When the Reformation came in the Sixteenth Century, it was meant to reform the church along biblical lines, to recover the idea of everyone having a calling, to have a church where everyone’s calling was treated equally. The church itself ensured such a thing would not happen, clergy were not going to cede power and privilege, and, for some, prosperity, in the pursuit of a church that would have been recognized by the first disciples. Except for small radical Protestant groups, ministry remained mostly the preserve of clergy.
It has taken us centuries to gradually shift back to an understanding of ministry as something that is responsibility of all. In the 1960s and 1970s, the Church of Ireland began to produce reports on how we might move to ministry as something for the whole church; there hasn’t been much progress.
The Church of Ireland constitution entrusts the material things of church life to those who are not ordained. Finances, at parish, diocesan and national level are under lay management. Church buildings are the responsibility of the people of the parish; the care of church property is the task of various committees where lay people play leading roles. We have constructed a church where most of what is shared is about the organisation; much of the role of lay people differs little from the work of secular organisations.
When we look at the ministry of the Twelve, the ministry of preaching and teaching is something that has been shared, but it has been shared with those who have been licensed as lay readers by the church. The idea that anyone might stand up from the congregation and read the Scriptures and then speak, as Jesus did in the synagogue, is something that our church would not countenance; the nearest thing we accept is lay people leading the prayers. Lay people may be trusted with the music, which is a significant element of our worship, but not with the words.

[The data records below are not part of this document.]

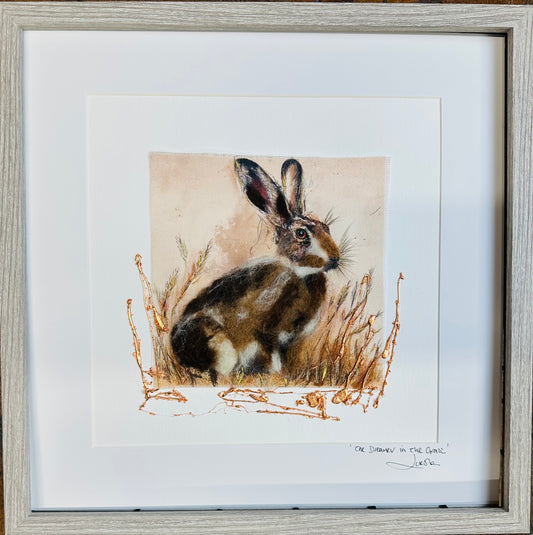 “The dreamer in the grass “the land speaks softly to the one who listens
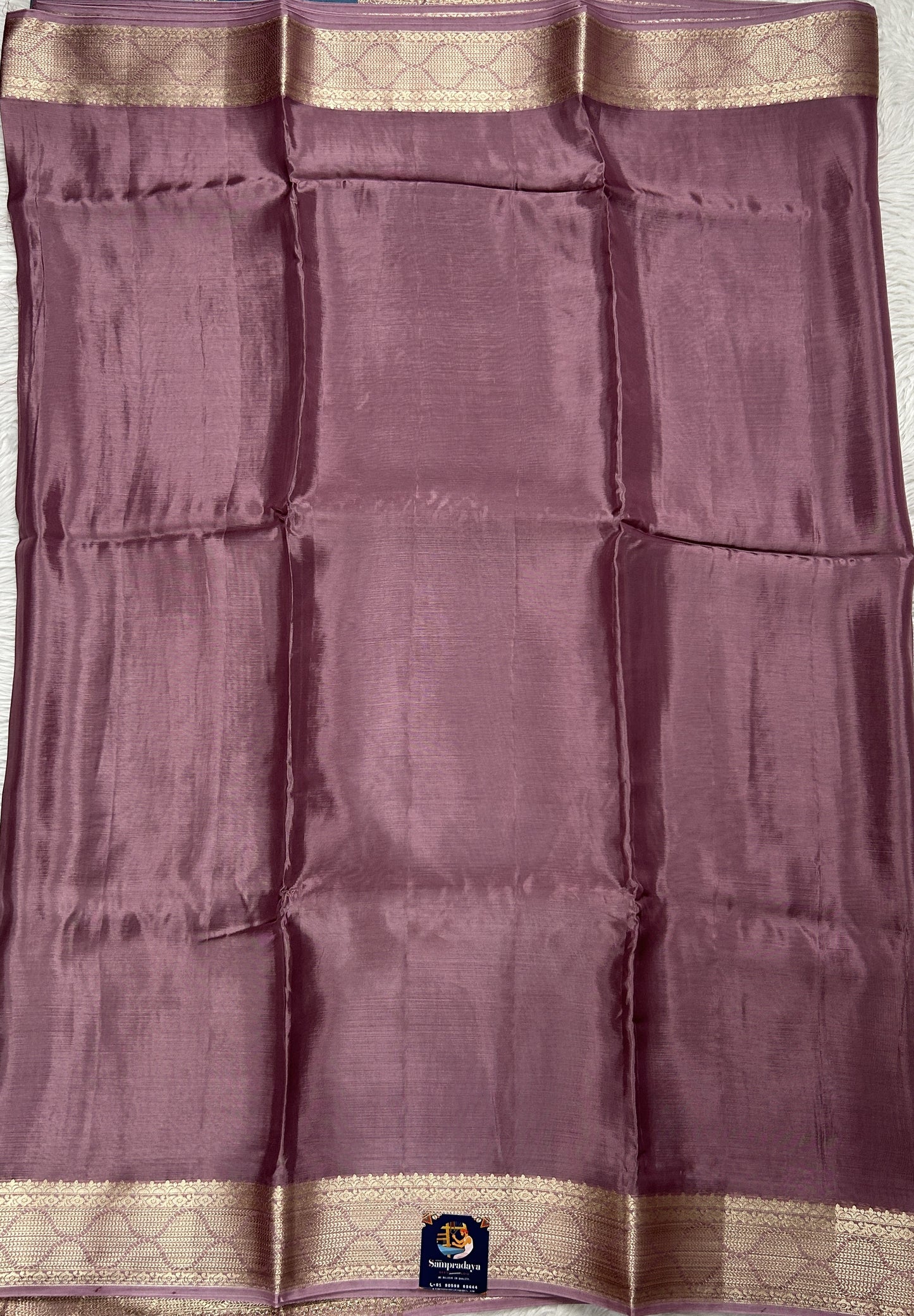 Satin Georgette Saree Mauve Colored Complemented with a Zari Border. - Sampradaya Designer Studio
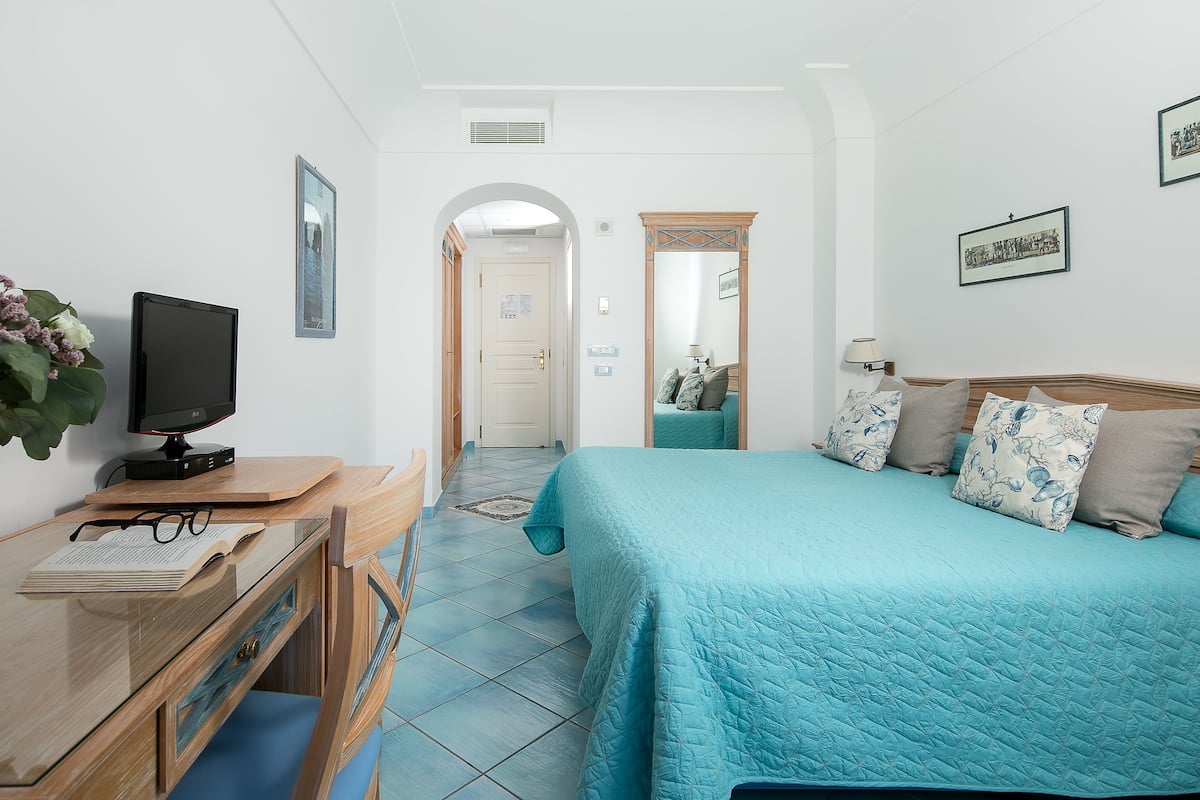 A bedroom with a bed, a desk with a computer, and a mirror.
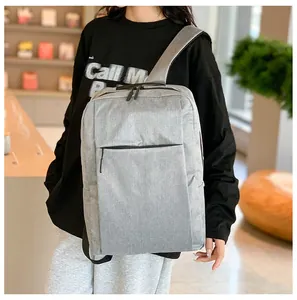 Detailed view of gray oxford fabric business backpack with front zipper compartment
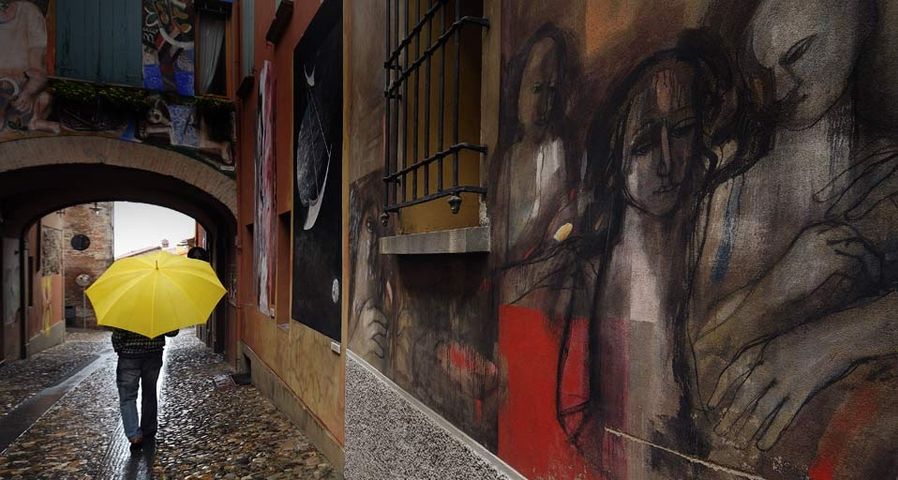Ein Spaziergänger passiert eine bemalte Hauswand in Dozza, Emilia Romagna, Italien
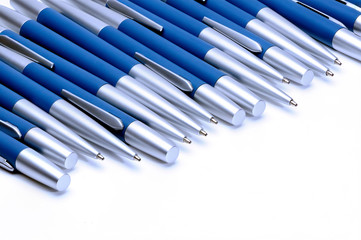 Silver-blue metal pens isolated on white background.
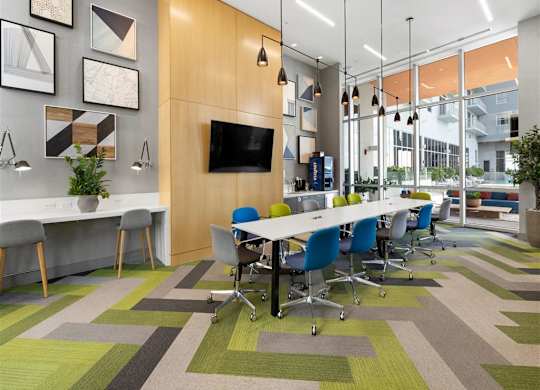 a conference room with a long table and chairs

If the ministry of the whole church in preaching and teaching is limited, the ministry of the whole church in pastoral acre is minimal; partly due to the conservatism of church leadership, but more due to the feeling among those receiving pastoral care that the ministry of an ordained person is what really matters.
The ideal remains for most Church of Ireland parishes remains having a stipendiary rector who will conduct the services and provide pastoral care for the parish. It was a way of doing things that maintained the church for decades, but now no longer works in the way that it did.
We have to ask what is going to happen in the future? Who will do the work of the church? We have fewer clergy, fewer people, and fewer resources, and we have to ask what God is saying to us. I think he is saying that we must recapture the ways of the early church. I think he is saying that we need not more clergy, but stronger local leadership. I think he is saying that we need to look at ordained local ministry and how it might strengthen our witness in the communities where our churches are present. I think he is saying we must look at pastoral care by the whole church, as happens in Africa where the church is vibrant and growing. I am confident about the future, because it is God’s church.
Who does the work of the church? All of us, you and me, each and every one of us.